According to the text on replication in behavior science, why is it problematic to treat the field's reliance on single case research designs as a panacea? Answer in one to three sentences.

• Text provided:
————————
It may be heartening that only 66 articles are returned when Behavior* is entered as a search term in the Retraction Watch Database, but that does not absolve behavior science or behavior analysis. Retraction Watch’s FAQ acknowledges that it is not a complete compendium but a work in progress and that its database has more coverage of life (medical) sciences than others. The problem lies in the general system of science, not a particular discipline4.
Replication and Reliability in Behavior Science and Behavior Analysis
The "replication crisis” in psychology has serious implications for replication and reliability in behavior science and behavior analysis. Despite certain metatheoretical disputes (Burgos & Killeen, 2018), behavior science, behavior analysis, and psychology have much more in common than differences. Hence the "replication crisis” in psychology could well be repeated in behavior science and behavior analysis. Even if it is not, it may hold some important lessons for both scientists and practitioners. However, from a scan of behavioral journals it appears as if the "replication crisis” has largely been ignored in behavior science and behavior analysis. Indeed, apart from the papers in this issue, there are few other articles discussing the "replication crisis” from a behavior science or behavior analysis perspective. Rare examples include Hanley (2017), who announced policy changes for the Journal of Applied Behavior Analysis that included a section dedicated to replications and Imam (2018), who recommended changes in editorial policies as well as collaboration with organizations outside of our field. But overall those in our field have been silent on this important topic, and remaining indifferent to the large scale social movement that has engulfed medical, social and behavioral sciences (broadly defined) is at best risky and at worst irresponsible. Where replication failures in behavior science and concerned, absence of evidence is not necessarily evidence of absence.
In estimating the likelihood that our field is at risk of a "replication crisis," some readers may assume that the one in Psychology stems solely from misunderstandings and misuses of inferential statistics and misinterpretations of null hypothesis significance tests (NHST). This problem certainly exists (e.g., Branch, 1999), and most research in behavior science and behavior analysis does not commonly employ NHST, but rather relies on single case research designs (SCRD).5 It would be problematic to view this as a panacea, for two reasons. First, SCRD does not define behavior science or behavior analysis research; it is a tool, not an epistemic foundation, and the tool exists as part of the broader systems of science in which researchers participate. Second, use of NHST in behavior science and behavior analysis research is increasing (Zimmermann, Watkins, & Poling, 2015) and many of the most well-known applications of behavior analysis such addictions, autism, and leadership (Komaki, Desselles, & Bowman, 1989; Komaki, Zlotnick, & Jensen, 1986; Lovaas, 1987; Silverman et al., 2002) are documented in studies using group designs and NHST. As Hyten (2017) observed, organizational behavior management has led that movement toward methodological pluralism and behavioral research. JOBM has published NHST -driven behavioral studies for decades (e.g., Goltz, 1999; Hantula & Crowell, 1994; Wikoff et al., 1982). The Journal of the Experimental Analysis of Behavior (JEAB) has published statistical papers in the recent past (e.g., Gilroy, Franck, & Hantula, 2017; Young, 2018), and as this journal appears in print, JEAB will feature a special issue on “modern statistical practices in behavior analysis.” As Killeen points out in this issue, statistics can foster the fundamental goals of behavior science.
————————
• Data supplied:
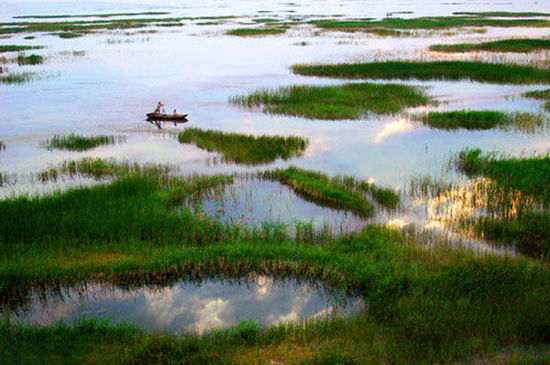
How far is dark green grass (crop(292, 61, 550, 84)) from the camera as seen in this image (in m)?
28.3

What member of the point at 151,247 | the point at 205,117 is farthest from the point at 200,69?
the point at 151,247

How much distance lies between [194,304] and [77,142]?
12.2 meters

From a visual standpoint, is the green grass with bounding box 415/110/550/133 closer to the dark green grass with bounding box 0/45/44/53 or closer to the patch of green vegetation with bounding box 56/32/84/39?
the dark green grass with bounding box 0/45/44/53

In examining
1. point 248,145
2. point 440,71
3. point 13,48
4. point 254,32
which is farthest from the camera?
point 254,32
————————
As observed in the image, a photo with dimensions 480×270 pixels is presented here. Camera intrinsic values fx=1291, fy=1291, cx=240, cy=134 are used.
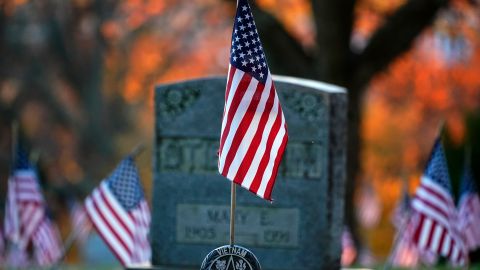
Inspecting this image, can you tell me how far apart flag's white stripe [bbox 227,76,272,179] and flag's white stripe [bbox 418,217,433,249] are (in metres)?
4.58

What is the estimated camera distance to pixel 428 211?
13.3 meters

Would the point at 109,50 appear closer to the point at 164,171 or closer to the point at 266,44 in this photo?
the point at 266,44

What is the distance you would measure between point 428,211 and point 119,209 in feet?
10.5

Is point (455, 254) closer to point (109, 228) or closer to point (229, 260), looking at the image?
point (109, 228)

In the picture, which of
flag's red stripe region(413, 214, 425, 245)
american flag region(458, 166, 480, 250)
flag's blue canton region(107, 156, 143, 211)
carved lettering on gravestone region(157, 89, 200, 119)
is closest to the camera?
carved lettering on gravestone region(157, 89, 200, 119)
————————
• Result:
Single case research designs do not define behavior science or behavior analysis research. They are a tool, not an epistemic foundation, and that tool exists within the broader systems of science. In addition, the field's use of null hypothesis significance tests is increasing, and many of its best-known applications, such as those in addictions, autism and leadership, are documented in studies that use group designs and NHST.